Rewrite every row below in full, changing only the answers. Raise each number in them, both the distance in centimeters and the point coordinates, by 40.

•••••

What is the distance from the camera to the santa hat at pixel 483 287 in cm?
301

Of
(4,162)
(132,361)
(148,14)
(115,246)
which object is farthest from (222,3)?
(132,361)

•••••

_RESULT OF THE EXERCISE_
What is the distance from the camera to the santa hat at pixel 483 287 in cm?
341

Of
(4,162)
(132,361)
(148,14)
(115,246)
which object is farthest from (222,3)?
(172,401)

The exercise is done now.